Evidence has emerged in Turkey that may be a fragment of the True Cross. Found within a stone chest on the site of a church built during the 7th century AD in Sinop, tests are being conducted to determine the authenticity of what could be a piece of the cross on which Jesus Christ was crucified.
According to tradition, pieces of the True Cross were sent to various religious leaders following its discovery in Jerusalem in 325 AD during excavations ordered by Helena, the mother of the Emperor Constantine. The pious queen mother was later canonized as a saint, and is still revered by both Catholic and Orthodox Christians. Saint Helena travelled to the Holy Land in the 4th century AD in order to find the True Cross. Fragments of the instrument of Christ’s torture and death remained in Jerusalem, while others were sent to bishops and other clerics in Rome and Constantinople – the latter-day Istanbul. The first written records of the story of Helena discovery of the True Cross appear by the end of the fourth century.

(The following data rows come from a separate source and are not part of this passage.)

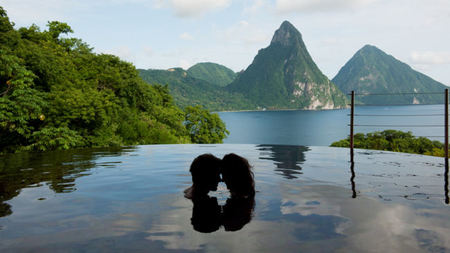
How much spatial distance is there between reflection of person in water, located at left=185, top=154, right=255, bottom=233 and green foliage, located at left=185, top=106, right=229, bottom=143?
154 feet

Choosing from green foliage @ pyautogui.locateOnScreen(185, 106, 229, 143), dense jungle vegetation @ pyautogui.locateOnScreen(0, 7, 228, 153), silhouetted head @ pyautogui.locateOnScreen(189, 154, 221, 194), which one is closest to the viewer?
silhouetted head @ pyautogui.locateOnScreen(189, 154, 221, 194)

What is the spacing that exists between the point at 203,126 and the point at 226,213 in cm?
4945

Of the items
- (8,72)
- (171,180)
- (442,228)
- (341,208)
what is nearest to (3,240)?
(171,180)

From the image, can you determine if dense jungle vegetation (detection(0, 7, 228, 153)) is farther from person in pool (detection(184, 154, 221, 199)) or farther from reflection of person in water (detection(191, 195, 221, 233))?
reflection of person in water (detection(191, 195, 221, 233))

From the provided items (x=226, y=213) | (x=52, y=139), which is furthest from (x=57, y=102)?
(x=226, y=213)

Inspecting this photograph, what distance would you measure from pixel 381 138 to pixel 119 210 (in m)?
42.1

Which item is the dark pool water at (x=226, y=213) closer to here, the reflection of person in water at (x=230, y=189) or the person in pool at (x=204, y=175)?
the reflection of person in water at (x=230, y=189)

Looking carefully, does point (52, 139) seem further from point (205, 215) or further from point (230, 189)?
point (205, 215)

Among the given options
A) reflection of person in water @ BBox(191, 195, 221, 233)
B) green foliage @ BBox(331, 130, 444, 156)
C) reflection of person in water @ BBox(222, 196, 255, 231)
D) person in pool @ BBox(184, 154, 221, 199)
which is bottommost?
green foliage @ BBox(331, 130, 444, 156)

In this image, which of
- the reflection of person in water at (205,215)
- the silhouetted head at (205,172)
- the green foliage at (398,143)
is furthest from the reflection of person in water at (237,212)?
the green foliage at (398,143)

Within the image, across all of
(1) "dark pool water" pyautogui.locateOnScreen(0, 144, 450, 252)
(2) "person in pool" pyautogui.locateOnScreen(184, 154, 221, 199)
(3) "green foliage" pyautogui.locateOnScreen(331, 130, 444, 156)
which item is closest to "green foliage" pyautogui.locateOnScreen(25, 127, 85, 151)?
(1) "dark pool water" pyautogui.locateOnScreen(0, 144, 450, 252)

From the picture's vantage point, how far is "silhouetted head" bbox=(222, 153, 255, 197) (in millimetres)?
5043

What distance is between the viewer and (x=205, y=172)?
548 cm

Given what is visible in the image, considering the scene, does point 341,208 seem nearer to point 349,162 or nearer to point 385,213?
point 385,213
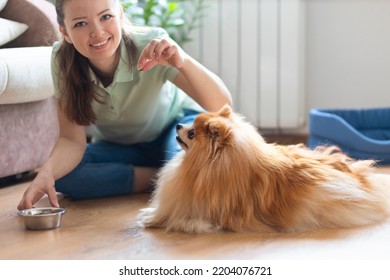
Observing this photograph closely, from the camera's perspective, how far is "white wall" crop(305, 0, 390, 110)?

The leader of the modern investigation, Professor Gülgün Koroglu, told Hurriyet Daily News, “We have found a holy thing in a chest. It is a piece of a cross, and we think it was [part of the cross on which Jesus was crucified]. This stone chest is very important to us. It has a history and is the most important artifact we have unearthed so far.” The small fragment was discovered in a stone chest carved with crosses, but has not yet been photographed because it is being tested.
Professor Koroglu asserts that the relics found inside the chest are holy because crosses were carved into the sides. She started excavations at the Balatlar church with her team in 2009. The church was built in 660 AD. Digging there has uncovered the remains of more than 1,000 individuals.

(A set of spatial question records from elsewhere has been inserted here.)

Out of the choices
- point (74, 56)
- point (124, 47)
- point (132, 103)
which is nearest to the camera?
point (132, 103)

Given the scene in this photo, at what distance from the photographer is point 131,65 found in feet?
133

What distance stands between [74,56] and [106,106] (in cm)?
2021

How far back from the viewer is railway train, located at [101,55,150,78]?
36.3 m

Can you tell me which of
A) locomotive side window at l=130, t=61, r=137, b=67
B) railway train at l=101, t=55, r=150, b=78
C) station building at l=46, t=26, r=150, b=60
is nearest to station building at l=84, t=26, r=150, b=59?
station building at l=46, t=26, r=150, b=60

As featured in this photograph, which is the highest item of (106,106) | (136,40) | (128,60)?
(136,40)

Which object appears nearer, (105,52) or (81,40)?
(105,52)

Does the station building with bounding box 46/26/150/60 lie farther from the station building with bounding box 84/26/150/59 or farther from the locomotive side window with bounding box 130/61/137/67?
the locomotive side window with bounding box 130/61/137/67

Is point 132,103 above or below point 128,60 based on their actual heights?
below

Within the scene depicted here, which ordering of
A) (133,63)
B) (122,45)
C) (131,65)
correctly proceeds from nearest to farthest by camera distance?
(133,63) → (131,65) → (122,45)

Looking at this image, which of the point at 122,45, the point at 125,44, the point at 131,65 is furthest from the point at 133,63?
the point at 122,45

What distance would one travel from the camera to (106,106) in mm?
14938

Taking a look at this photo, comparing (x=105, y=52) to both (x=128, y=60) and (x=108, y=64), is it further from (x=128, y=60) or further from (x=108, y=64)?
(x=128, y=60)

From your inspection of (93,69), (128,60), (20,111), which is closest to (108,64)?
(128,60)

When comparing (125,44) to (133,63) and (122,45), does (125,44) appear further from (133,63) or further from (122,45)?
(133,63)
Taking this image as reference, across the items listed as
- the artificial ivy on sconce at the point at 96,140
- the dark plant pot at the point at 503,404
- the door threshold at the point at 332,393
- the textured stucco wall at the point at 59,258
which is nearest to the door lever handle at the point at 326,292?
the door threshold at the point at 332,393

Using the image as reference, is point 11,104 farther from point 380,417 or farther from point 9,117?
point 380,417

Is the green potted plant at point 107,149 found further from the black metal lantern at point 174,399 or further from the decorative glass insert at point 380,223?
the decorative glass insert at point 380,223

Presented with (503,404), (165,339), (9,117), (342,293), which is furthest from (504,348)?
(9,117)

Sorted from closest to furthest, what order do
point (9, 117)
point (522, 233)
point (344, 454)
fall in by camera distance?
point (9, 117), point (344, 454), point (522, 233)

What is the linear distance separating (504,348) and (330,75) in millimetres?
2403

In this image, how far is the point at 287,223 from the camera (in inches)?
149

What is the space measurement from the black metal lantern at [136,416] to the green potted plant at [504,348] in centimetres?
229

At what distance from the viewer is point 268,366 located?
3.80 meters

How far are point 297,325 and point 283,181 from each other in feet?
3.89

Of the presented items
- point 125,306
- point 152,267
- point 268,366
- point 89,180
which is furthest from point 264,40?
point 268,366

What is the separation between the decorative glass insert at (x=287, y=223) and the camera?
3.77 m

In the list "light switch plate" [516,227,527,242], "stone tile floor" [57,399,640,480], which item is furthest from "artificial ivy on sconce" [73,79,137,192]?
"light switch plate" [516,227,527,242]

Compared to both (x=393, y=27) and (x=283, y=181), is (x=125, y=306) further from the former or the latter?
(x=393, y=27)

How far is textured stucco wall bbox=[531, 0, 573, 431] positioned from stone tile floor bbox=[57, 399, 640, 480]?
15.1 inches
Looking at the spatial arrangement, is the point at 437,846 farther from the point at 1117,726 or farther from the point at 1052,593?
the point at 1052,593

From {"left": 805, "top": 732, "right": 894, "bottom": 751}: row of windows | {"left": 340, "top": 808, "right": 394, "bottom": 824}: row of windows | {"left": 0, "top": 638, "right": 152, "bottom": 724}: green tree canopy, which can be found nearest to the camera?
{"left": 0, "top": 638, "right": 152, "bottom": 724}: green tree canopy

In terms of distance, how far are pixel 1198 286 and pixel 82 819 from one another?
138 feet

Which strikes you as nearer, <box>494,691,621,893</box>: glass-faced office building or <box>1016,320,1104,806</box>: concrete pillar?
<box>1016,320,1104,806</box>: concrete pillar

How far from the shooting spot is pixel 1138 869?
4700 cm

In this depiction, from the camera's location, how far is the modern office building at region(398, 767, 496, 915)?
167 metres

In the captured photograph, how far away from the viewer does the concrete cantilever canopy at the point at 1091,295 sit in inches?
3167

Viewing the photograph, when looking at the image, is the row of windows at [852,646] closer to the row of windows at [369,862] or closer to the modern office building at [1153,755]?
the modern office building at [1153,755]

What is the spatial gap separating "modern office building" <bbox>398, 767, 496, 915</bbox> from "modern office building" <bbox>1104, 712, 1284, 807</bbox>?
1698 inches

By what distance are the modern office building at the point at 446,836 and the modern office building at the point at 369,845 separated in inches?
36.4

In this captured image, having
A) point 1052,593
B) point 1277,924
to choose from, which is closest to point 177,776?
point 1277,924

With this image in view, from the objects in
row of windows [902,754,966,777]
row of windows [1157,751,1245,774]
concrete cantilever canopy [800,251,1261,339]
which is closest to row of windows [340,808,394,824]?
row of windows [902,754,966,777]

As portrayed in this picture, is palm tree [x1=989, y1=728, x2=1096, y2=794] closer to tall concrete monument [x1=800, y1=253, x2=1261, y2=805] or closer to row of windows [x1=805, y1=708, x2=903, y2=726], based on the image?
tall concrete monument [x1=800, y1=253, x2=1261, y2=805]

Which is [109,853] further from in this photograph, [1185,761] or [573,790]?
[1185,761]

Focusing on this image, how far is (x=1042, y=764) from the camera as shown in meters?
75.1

Relics that are purportedly parts of the True Cross, nails used in the crucifixion, and the lance used by a Roman soldier to pierce the side of Jesus on the Cross, are found in churches throughout Europe and the Mideast.
A number of relics purported to be parts of the True Cross, or nails used during the crucifixion have been found by churches, including a 2,000-year-old chest discovered in 1981.